Alles overziend is de regering van mening dat gekozen is voor een niveau van premiedifferentiatie dat een effectieve prikkel inhoudt en dat rekening houdt met bovenstaande overwegingen.

Evaluatie

De leden van de CDA-fractie vragen de minister alsnog in te gaan op de door de Tweede Kamer gevraagde evaluatie, waarbij in de aanloop daar naartoe zal worden onderzocht hoe van sector naar branches kan worden overgeschakeld.

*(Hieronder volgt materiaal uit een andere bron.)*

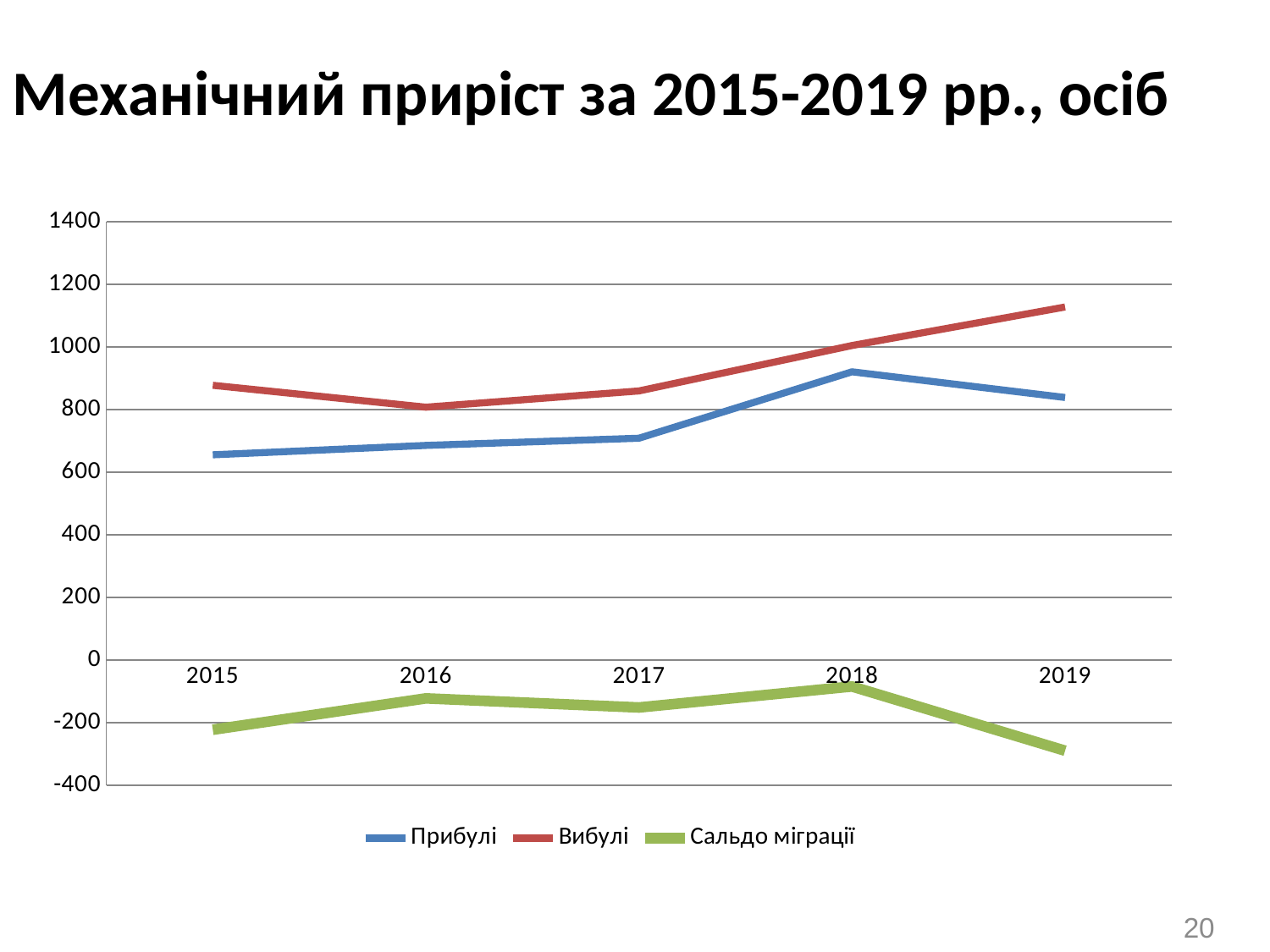
How many series does the legend list? 3 In which year is the value for Вибулі lowest? 2016 In which year is the value for Сальдо міграції lowest? 2019 Is the value for Вибулі in 2019 greater or less than 1000? greater Is the value for Сальдо міграції in 2019 greater or less than -200? less Which series has the larger value in 2018, Прибулі or Вибулі? Вибулі In which year is the value for Вибулі highest? 2019 What kind of chart is shown on the slide? line chart Is the value for Прибулі in 2015 greater or less than 800? less How many years are plotted along the x axis? 5 Does the value for Вибулі rise or fall from 2017 to 2019? rise In which year is the value for Прибулі highest? 2018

Zoals hierboven reeds werd opgemerkt, heeft de regering in de Tweede Kamer een evaluatie van dit wetsvoorstel toegezegd. Bij deze evaluatie zal worden bezien of zolang het nodig is om een systeem van premiedifferentiatie te hanteren de premiedifferentiatie kan worden gebracht op het niveau van de branches. Op een eventuele overschakeling van sector- naar brancheniveau zal dus in het kader van die evaluatie worden ingegaan.

Arrest Hoge Raad

De leden van de CDA-fractie vragen of de verwijzing in de memorie van toelichting op pagina 8 juist is, of dat dit het arrest van 28 februari 2001, zaaknr. 35151 moet zijn.

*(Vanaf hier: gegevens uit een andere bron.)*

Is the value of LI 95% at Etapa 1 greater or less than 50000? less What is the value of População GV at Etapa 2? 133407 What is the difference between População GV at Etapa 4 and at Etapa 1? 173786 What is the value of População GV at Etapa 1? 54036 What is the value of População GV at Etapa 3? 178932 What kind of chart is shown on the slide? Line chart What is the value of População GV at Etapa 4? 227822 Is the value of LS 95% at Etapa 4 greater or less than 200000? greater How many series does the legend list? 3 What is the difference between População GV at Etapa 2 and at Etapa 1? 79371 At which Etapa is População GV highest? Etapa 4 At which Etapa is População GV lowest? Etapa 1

In het arrest van de Hoge Raad van 28 februari 2001, zaaknr. 35151 gaat de Hoge Raad niet in op de werking van de Wet verduidelijking verzekerings- en premieplicht van 29 april 1998, Stb. 1998, 267. De Hoge Raad komt in dit arrest tot het oordeel dat, los van het bepaalde in de Wet verduidelijking verzekerings- en premieplicht, de betreffende belanghebbende in 1995 als ingezetene van Nederland aan premieplicht voor de volksverzekeringen was onderworpen. Op de implicaties van voornoemde Wet wordt door de Hoge Raad derhalve niet ingegaan. In het arrest van de Hoge Raad van 31 januari 2003, zaaknr. 37793 heeft de Hoge Raad geoordeeld dat de betreffende belanghebbende op grond van uit EG-Verordening 1408/71 voortvloeiende toepasselijkheid van de Nederlandse socialezekerheidswetgeving in Nederland geldt als verplicht verzekerde voor de volksverzekeringen, ook al is belanghebbende geen ingezetene. Dit brengt met zich mee dat het aldus verzekerd zijn binnen het Nederlandse stelsel, waartoe ook de Wet verduidelijking verzekerings- en premieplicht behoort, het onderworpen zijn aan premieplicht in het jaar 1994 mede gegeven is. Uit dit laatste blijkt dat de Hoge Raad de terugwerkende kracht van de Wet verduidelijking verzekerings- en premieplicht heeft geaccepteerd.